American visual artists need to have a national resale rights convention enacted that would put them in line with other existing artists’ rights societies, particularly those in the European Union. Only then will the artists’ rights societies have enough leverage to function effectively on a global scale for the benefit of all visual artists.
Were this alliance to succeed, what greater protection and benefits would accrue to the artist? Would there be a significant improvement of the artists’ status in the art world and the world at large? Would more creatively inclined people want to become visual artists? I hope so, but there seems to be room for doubt.
Given the art world in its current state, the American visual artist is low man on the totem pole. In the larger, more sophisticated world of intellectual property rights and creative copyright enforcement—in literature, music, film, computer programming and patent protection—the American visual artist is again way behind.
The artists’ depressed position in the copyright world makes an unpleasant image. Massed above the artist in the art world are museums, exhibition halls, educational institutions, auction houses, art dealers, collectors, speculators, forgers and—the most recent menace—art fairs. Why is this community so reluctant to help those on whom they are ultimately dependent? To most of them there is no greater anathema than a resale royalty for artists. For the remainder the royalty is merely a matter of indifference.
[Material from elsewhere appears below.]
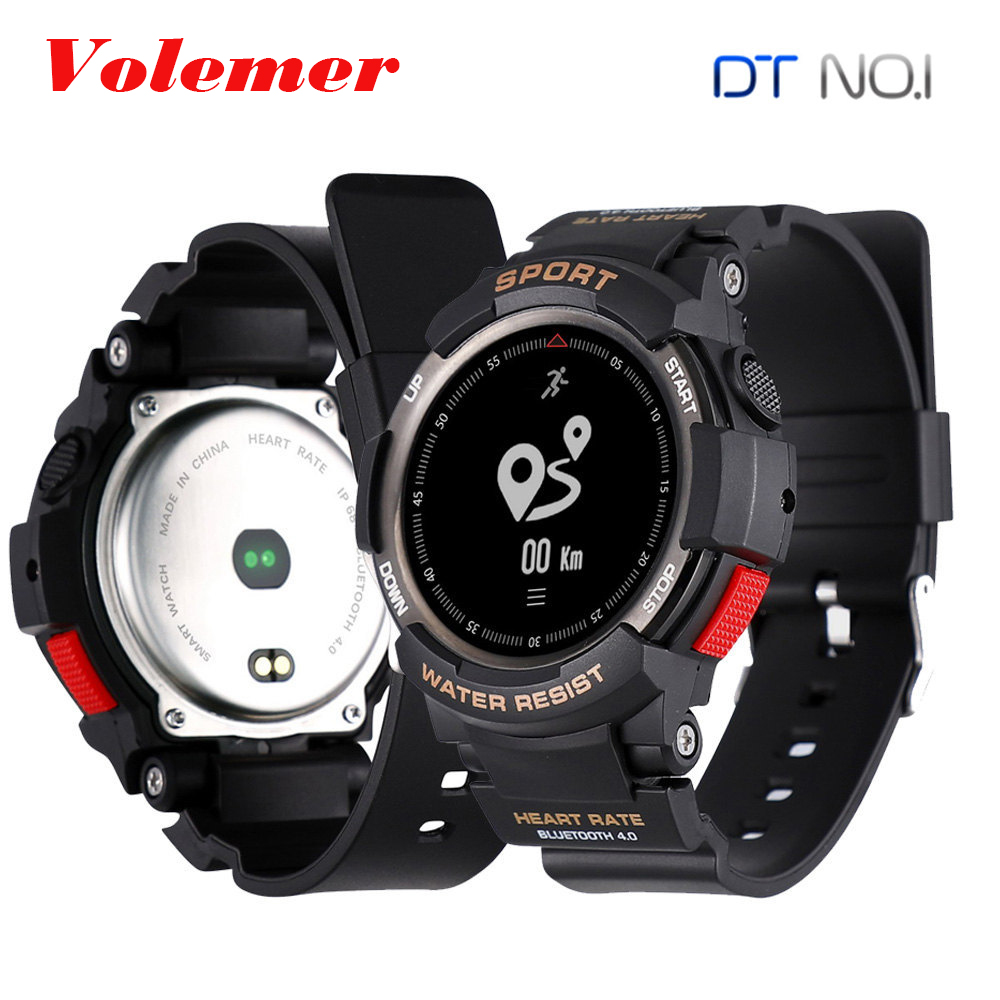 Volemer NO.1 F6 GPS IP68 Waterproof Smart Watch Heart rate Sleep Monitor Remote Camera Sports Bluetooth Smartwatch PK DM98 K88H volemer gps smart watch ip68 waterproof sports heart rate monitor bluetooth wristband oxygen compass smartwatch for android ios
How can it be that in more than 20 years only two works of mine were deemed eligible for California resale royalties? Last week, why was I asked by a collector acting for a museum to waive my rights on 32 of my works to be reproduced in a museum catalogue of his collection?
In the end, the only way out for the American visual artist suggested by the World Copyright Summit seems to be found in the lesson of being low man on the totem pole.
The creative professionals above us are obviously better high-stakes players. We need to learn from them.